When considering the real-world, clinical practice utility of this technology, he said it is important to note that the primary data—the digital whole slide image—is being changed to derivative work, which means the information presented to the pathologist is altered. Balis explained that changing the pixels changes the diagnostic content of the images, which begs the question: What effect does that have on diagnostic accuracy? “That has to be front and center of any approach that modifies the original image,” he added. 

“It is totally appropriate to be exploring the use of GANs, and I’m sure in the near future people will be applying generative models to improve these images, but I think the question is still largely unanswered,” he added. “Is the application of this technology to the frozen section diagnosis actually helpful, or is it simply creating an aesthetic continuum for the pathologist that, while beautiful to look at, is not adding diagnostic value?” 

Next Steps and Lingering Challenges  

Mahmood said he and colleagues are looking into a number of different ways to build upon this line of work. For example, they are exploring the possibility of building a 3D printed microscope that would allow the user to see a corrected version of a frozen section slide.  

He noted they are also looking into the possibility of a larger clinical trial that would evaluate the efficacy of using transferred tissue to make diagnoses at scale. It would essentially amount to a much larger version of their small-scale reader study to arrive at a population-level evaluation.  

Although the researchers trained their AI model on samples from the TCGA—an extensive dataset that comes from multiple institutions in the United States—he and colleagues are interested in expanding this “to be much, much larger from many more institutions, potentially across the country and across the world to have something that would really be applicable to all kinds of data,” Mahmood explained.  

The variability in data depends upon how samples are scanned and prepared. They mitigated some of this by using an independent test cohort from Turkey, but there is a need for further validation and testing. “So it’s a first step,” he said. “It’s a proof of concept for what is possible.” 

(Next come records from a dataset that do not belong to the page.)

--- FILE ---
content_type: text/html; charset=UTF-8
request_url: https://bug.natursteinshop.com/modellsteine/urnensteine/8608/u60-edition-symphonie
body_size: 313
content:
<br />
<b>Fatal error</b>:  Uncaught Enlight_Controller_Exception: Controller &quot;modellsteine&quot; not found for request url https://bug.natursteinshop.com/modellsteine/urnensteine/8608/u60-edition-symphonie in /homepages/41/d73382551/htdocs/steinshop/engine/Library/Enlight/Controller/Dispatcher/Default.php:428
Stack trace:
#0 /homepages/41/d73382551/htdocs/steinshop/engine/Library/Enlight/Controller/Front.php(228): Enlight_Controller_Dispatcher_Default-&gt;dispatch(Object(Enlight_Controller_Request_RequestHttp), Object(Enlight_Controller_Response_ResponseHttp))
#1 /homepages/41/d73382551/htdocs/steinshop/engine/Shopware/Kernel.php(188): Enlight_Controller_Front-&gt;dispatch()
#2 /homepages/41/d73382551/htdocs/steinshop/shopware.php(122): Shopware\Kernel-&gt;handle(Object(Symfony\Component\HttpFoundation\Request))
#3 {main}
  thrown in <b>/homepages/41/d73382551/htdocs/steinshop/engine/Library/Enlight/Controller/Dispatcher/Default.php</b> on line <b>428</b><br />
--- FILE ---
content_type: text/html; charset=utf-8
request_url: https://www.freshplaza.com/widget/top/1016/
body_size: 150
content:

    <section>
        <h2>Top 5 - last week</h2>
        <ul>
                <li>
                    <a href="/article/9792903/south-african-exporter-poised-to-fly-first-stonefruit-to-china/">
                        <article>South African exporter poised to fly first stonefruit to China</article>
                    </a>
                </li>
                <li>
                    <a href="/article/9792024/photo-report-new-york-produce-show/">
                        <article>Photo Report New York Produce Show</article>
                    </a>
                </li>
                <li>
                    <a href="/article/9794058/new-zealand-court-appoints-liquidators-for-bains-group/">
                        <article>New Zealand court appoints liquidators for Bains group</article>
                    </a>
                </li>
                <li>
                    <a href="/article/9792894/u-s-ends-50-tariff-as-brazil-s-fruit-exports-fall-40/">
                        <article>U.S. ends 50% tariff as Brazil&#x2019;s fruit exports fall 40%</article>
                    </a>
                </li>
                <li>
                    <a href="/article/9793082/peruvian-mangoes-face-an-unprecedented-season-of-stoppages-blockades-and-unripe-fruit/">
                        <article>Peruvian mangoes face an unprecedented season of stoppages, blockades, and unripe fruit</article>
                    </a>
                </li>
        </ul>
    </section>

One of the biggest lingering challenges is having data that are diverse enough to train the models effectively. “Of course, we can show that it works very well in this constrained setting. And we’re showing that it’s adaptable with an independent test cohort, but we really need to test this more extensively,” Mahmood said.  

In addition, evaluating these models is inherently difficult because the work involves synthetic data generation. There isn’t a great way to assess these AI models aside from showing them to pathologists and asking questions, he added, so better techniques are needed to help evaluate efficacy downstream.